EXCERPTED PASSAGE:
Segment Open

Wild Food for All
Despite barriers, BIPOC foragers are reclaiming centuries-old traditions
Before the COVID-19 pandemic, Alexis Nikole Nelson was known by her coworkers for the mostly empty backpack she carried to the office each morning; on her 45-minute walk home, she’d stuff it with weeds like burdock, mugwort, and field garlic along with wild fruits like Juneberries. Nelson would often stop by a river to gather many of these plants—part of a commute blissfully free of stuffy trains and incessant traffic. She would then incorporate her foraged bounty into food that she made: syrups, breakfast tacos, and even caprese.
Based in Columbus, Ohio, Nelson has still managed to forage in recent months while staying close to home and working remotely as a social media manager. And others want in on her gathering know-how: By sharing her tips and recipes, she picked up a quickly growing audience of more than 240,000 TikTok followers. In an April 8 video, Nelson asks viewers, “A little afraid of going to the grocery store right now?” She quickly cuts to clips of plants to forage within your own neighborhood, including garlic mustard (“super invasive, but it’s also super good for you”), dandelion flowers (you can dip them in batter and fry them), and the common dog violet (perfect for syrup that turns pink when you add lemon juice).
Although she enjoys wandering solo when she forages, Nelson has connected with a highly active online community that bonds over wild foods. Known as @blackforager on Instagram, Nelson says she’s met more POC gatherers there than on any other platform. “So many of us grew up with these little pockets of knowledge that were passed on to us by parents, by grandparents, by neighbors, that we’re just holding on to,” Nelson says.

Segment Closed

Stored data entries
Segment Open

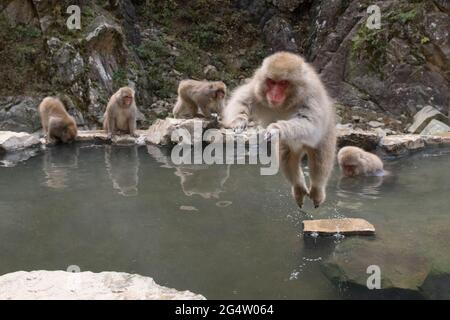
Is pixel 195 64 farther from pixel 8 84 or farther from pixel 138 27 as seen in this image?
pixel 8 84

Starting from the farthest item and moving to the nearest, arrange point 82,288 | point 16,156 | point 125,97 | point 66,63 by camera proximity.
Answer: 1. point 66,63
2. point 125,97
3. point 16,156
4. point 82,288

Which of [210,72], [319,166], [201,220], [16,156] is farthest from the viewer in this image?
[210,72]

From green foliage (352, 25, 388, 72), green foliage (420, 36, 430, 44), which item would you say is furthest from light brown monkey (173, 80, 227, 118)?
green foliage (420, 36, 430, 44)

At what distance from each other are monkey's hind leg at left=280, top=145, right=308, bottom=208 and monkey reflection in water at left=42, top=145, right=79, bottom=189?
365 cm

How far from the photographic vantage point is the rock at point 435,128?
31.3 feet

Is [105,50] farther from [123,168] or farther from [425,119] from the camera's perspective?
[425,119]

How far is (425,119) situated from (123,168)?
20.6ft

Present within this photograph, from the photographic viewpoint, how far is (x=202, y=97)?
8.95m

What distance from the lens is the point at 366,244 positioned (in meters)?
4.13

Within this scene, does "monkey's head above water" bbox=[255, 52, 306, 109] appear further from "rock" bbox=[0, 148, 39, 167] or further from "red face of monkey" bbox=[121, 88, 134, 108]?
"red face of monkey" bbox=[121, 88, 134, 108]

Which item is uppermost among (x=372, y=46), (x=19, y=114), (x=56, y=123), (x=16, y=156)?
(x=372, y=46)

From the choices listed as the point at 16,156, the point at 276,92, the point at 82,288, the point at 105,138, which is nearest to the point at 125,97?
the point at 105,138

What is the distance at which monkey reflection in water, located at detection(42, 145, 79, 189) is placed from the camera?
21.4 feet

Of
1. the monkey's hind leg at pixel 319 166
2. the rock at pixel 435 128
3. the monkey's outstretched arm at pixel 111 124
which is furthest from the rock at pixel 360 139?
the monkey's hind leg at pixel 319 166
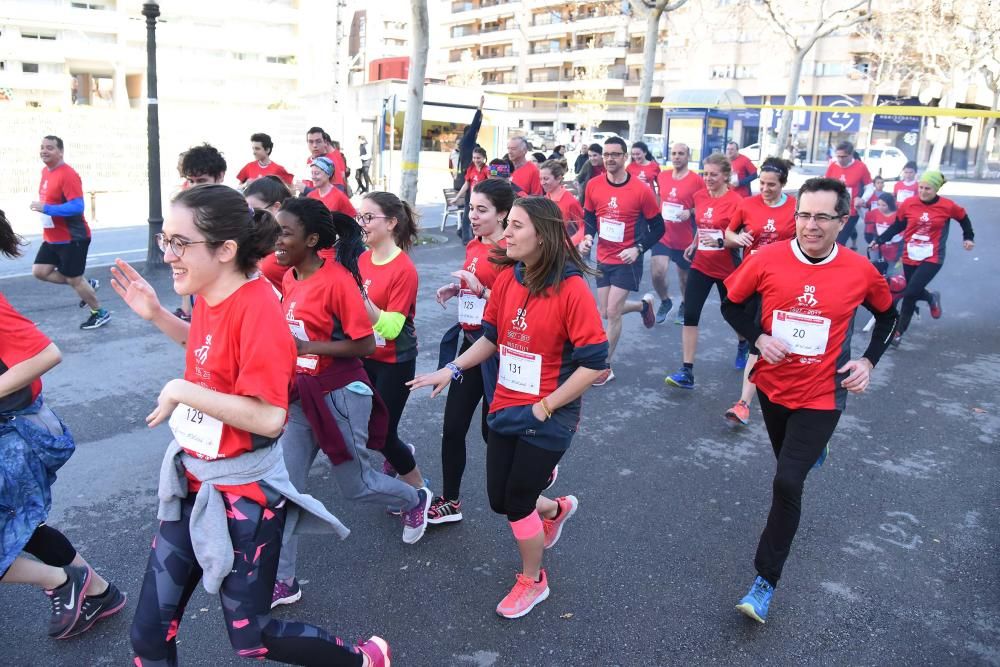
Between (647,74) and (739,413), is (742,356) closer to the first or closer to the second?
(739,413)

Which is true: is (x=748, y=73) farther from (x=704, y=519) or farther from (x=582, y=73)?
(x=704, y=519)

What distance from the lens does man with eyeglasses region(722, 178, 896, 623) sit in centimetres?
346

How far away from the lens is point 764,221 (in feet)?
20.5

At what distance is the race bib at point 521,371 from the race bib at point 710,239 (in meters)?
4.11

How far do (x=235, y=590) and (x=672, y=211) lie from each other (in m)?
7.72

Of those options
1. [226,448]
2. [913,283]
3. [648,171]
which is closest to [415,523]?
[226,448]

Segment Closed

TASK OBJECTIVE:
Continue the article about BIPOC foragers reclaiming wild food traditions from where it stops.

ANSWER TO THIS TASK:
That’s certainly true for Nelson. She learned how to garden from her mother, though she found the sprouting weeds more useful than anything they planted. Her father is a foodie, she says, who shared with her the foraging knowledge that is part of his Southern and Indigenous heritage. She also credits a summer camp north of Cincinnati that she attended while growing up, where she ran through the forest each day and learned the names of trees and plants “like they’re friends.”
A collection of foraged ramp leaves, violets, garlic mustard, and mullein from one of Nelson’s outings.
Nelson gathers Irish moss (chondrus crispus), which can be used in smoothies and desserts.
While she’d always been into foraging, being “broke as hell” as a recent college graduate inspired her to get creative and draw on know-how from botany, chemistry, and biology courses that she took at Ohio State University. These days, it’s particularly useful to cook with gathered food because her nearest grocery store requires a long walk or bus ride. Nelson says that, like other urban areas around the country that have been systematically deprived of quality grocery stores, her neighborhood lacks access to healthy food.
People of color and low-income communities have long gathered ingredients for meals, and foraging can help fill in the gaps in places where historic redlining has had lasting effects on supermarket options. In fact, some wild and feral foods can provide greater nutritional benefits than produce bought in stores.
But like many minority- and working-class-led movements, foraging has been co-opted in recent decades by wealthy, mostly white elites. It’s now embraced by everyone from world-renowned Scandinavian chefs to environmentalists scouting food on leisurely hikes. The ramps, morels, and chanterelles that are precious to foragers pop up on trendy menus with exorbitant prices.
Yet the practice of foraging is largely banned or discouraged within US cities (which host more than 60 percent of the US population) and their relatively limited green spaces, hindering residents from collecting the healthy, free food growing close to home. The current legal ramifications of gathering food descend from American imperialism, says Baylen Linnekin, a food lawyer and adjunct professor at the George Mason University School of Law who has studied foraging legislation. “The origins of anti-foraging laws have some very onerous subtext and are racist and classist,” Linnekin says.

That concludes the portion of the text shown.